Drop That Life Insurance!
Well, it’s not exactly what you think. Everyone knows that the best use of life insurance is to keep it in force permanently. This way you know the benefit will be paid.
So really, you don’t want to drop your coverage – but you may want to drop an individual policy. Here are three reasons why:
Price increase on term
Term policies come with a premium guarantee for a set amount of time. This could be 10, 15, 20, or 30 years. But what if you need coverage past that point? The renewal premium could be enormous. It is time to drop that policy and pick up a new one that will cover you for as long as you need. Just remember to keep the existing policy until the new one is in force.
Underperforming universal life
Some people have had these permanent policies for decades. Unfortunately, twenty or thirty years ago they may been sold with unrealistic interest assumptions. With a projection of 10%-12% or more, the premium scheduled could have been pretty low. By now, however, reality has set in and these policies are not nearly performing at that level. And so the company is demanding higher and higher payments.

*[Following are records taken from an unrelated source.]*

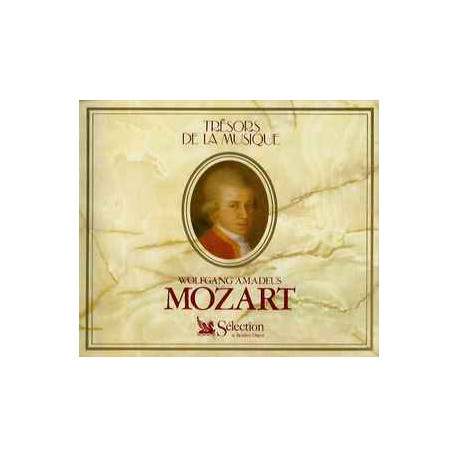 Wolfgang Amadeus Mozart : Sélection de Reader's Digest - Trésors... Wolfgang Amadeus Mozart : Sélection de Reader's Digest - Trésors...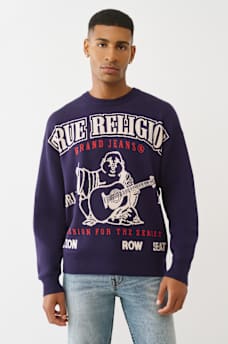 BOXY WORLD TOUR SWEATER, image 1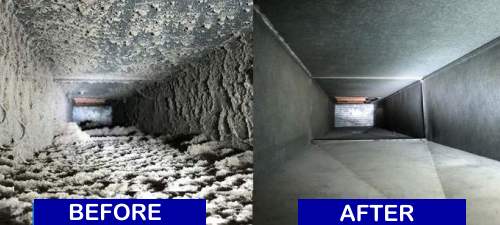 Home air duct cleaning, GTA Toronto, Barrie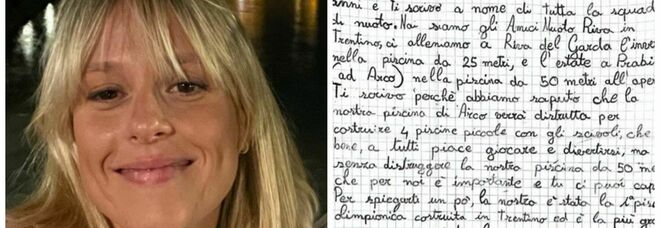 E' un post commovente quello pubblicato da Federica Pellegrini che ha risposto alla lettera di una bambina su una richiesta specifica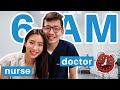 6AM morning routine | DOCTOR + NURSE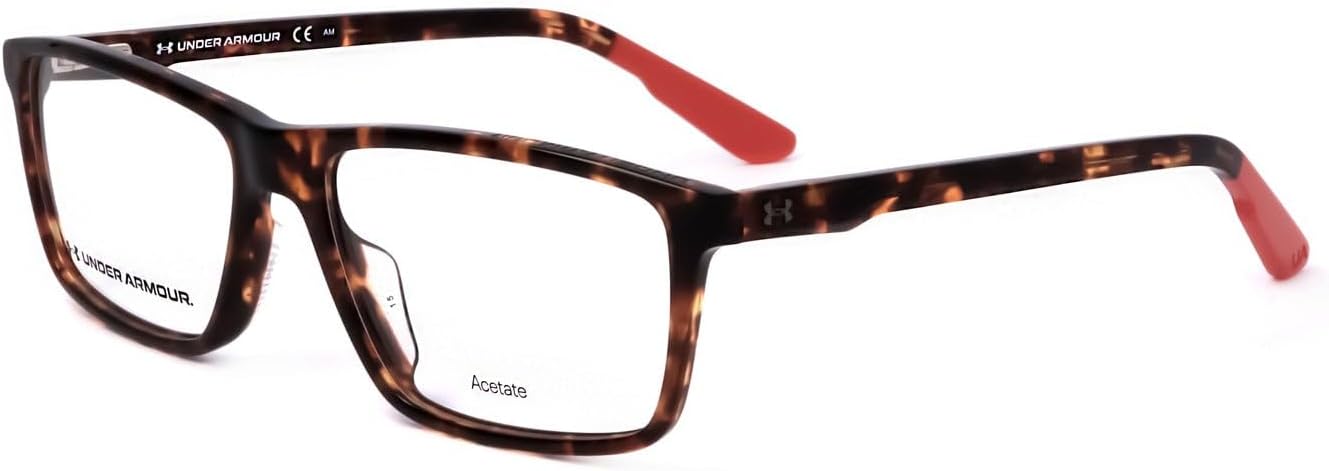 

Under Armour мужские оправы для очков Ua 5019 Rectangular Prescription, Havana
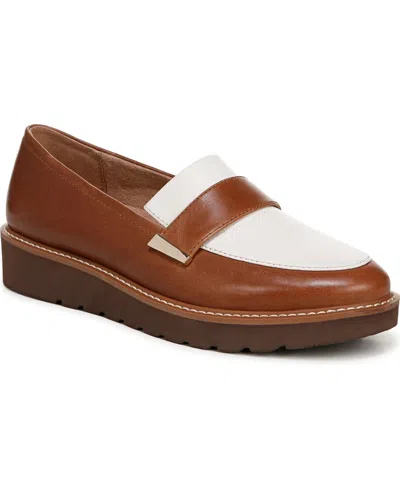 Naturalizer Adiline G5143li203 Womensbrown Slip On Platform Loafer Zogg3083 In Animal Print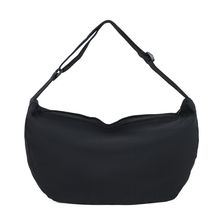 Sac porté en bandoulière tout en toile souple et et léger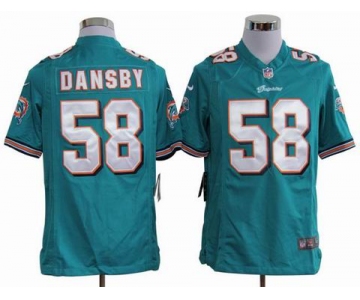 nike nfl jerseys miami dolphins #58 dansby green[game]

Time to switch to a price–stable product.
Poorly-managed variable life
Many consumers bought this investment-based product for its cash-accumulation potential. The idea was to grow significant cash inside life insurance and thereby take advantage of its tax protection features. However, like any investment, the funds must be managed. The allocation of the premium into different asset classes must be determined wisely and monitored regularly. Smart changes must be made. Too often, however, the policyholder doesn’t do this. If the broker doesn’t mind the store, then odds are the performance of the policy will weaken. It could be time to switch to a policy that requires less attention.
There you have it. Here are three reasons why somebody may want to drop his or her life insurance – and make a change for the better. Do any of them apply to you?